How we cite our quotes:
Eliza enters, sunny, self-possessed, and giving a staggeringly convincing exhibition of ease of manner. She carries a little work-basket, and is very much at home. Pickering is too much taken aback to rise.
LIZA. How do you do, Professor Higgins? Are you quite well?
HIGGINS [choking] Am I— [He can say no more]. (5.115-117)
Here, once again, Higgins is stunned to find that his "creation" is now able to control and change her manner with ease. That said, Shaw's use of the word "exhibition" casts the truth of that change in doubt.
Eliza. You see, really and truly, apart from the things anyone can pick up (the dressing and the proper way of speaking, and so on), the difference between a lady and a flower girl is not how she behaves, but how she's treated. I shall always be a flower girl to Professor Higgins, because he always treats me as a flower girl, and always will; but I know I can be a lady to you, because you always treat me as a lady, and always will. (5.143)

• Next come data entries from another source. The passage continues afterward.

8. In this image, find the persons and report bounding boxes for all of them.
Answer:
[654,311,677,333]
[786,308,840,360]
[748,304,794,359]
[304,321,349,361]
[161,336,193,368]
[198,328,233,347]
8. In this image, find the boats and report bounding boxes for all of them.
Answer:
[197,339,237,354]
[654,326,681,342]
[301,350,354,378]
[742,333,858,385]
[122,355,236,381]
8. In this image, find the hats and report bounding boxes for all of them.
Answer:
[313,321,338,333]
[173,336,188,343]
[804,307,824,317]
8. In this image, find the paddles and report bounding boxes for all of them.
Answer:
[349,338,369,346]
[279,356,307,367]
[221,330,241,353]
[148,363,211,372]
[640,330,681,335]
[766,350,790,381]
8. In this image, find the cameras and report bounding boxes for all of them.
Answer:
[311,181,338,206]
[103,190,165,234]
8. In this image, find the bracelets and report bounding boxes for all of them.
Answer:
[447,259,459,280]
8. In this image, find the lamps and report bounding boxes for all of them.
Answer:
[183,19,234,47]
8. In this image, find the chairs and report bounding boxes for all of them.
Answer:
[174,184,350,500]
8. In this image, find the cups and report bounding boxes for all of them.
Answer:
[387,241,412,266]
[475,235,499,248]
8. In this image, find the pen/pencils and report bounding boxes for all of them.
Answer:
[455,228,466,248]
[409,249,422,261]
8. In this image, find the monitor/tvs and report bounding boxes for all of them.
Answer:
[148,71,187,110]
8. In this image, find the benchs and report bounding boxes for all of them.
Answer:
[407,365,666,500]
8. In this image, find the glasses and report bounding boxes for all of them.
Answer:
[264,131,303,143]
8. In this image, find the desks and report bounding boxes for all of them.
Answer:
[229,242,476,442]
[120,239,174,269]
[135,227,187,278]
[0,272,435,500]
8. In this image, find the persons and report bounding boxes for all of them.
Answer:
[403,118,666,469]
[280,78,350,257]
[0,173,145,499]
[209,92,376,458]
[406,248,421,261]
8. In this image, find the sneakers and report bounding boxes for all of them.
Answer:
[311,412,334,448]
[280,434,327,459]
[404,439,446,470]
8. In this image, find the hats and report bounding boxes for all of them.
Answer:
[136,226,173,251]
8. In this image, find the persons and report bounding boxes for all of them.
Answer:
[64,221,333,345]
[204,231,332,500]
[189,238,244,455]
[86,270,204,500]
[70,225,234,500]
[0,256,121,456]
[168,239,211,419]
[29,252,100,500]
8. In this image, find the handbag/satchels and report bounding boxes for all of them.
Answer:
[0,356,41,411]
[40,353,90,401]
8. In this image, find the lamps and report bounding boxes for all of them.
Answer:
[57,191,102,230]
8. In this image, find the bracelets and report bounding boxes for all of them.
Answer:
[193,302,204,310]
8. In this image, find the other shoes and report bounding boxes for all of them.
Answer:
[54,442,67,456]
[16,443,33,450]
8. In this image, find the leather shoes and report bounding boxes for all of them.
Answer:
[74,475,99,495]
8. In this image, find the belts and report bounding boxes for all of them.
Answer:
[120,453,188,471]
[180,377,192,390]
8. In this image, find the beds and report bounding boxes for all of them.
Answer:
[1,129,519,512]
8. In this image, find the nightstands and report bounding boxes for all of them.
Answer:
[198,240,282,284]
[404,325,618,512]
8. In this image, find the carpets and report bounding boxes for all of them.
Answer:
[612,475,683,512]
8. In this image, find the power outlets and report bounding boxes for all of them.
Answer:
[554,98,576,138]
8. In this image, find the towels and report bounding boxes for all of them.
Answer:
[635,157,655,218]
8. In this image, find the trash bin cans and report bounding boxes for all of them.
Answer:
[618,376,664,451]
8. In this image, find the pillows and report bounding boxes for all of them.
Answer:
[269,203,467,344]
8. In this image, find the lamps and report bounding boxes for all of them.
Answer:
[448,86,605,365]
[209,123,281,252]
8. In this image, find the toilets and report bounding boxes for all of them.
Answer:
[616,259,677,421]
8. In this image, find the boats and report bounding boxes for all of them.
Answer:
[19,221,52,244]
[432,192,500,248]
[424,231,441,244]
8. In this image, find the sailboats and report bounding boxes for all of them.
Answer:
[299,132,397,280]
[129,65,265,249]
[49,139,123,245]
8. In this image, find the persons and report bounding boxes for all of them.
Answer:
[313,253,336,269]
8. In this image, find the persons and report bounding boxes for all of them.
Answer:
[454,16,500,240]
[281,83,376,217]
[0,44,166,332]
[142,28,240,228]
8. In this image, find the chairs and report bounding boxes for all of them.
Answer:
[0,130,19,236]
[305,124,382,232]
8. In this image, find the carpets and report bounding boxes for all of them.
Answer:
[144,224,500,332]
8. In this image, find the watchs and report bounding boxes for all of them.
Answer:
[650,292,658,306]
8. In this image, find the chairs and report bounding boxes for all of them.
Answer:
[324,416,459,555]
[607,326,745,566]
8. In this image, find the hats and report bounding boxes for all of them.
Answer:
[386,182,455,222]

Ironically, Eliza argues that the man who taught her to be a lady will never see her or treat her as one. She also suggests that transformation is subjective, that not all people will acknowledge all changes.
HIGGINS. If you come back I shall treat you just as I have always treated you. I can't change my nature; and I don't intend to change my manners. My manners are exactly the same as Colonel Pickering's. (5.191)
In claiming that he can't change his own nature, Higgins complicates his own claims about change and transformation; if he can't change his nature, we have to wonder, how can he really understand how to change someone else's?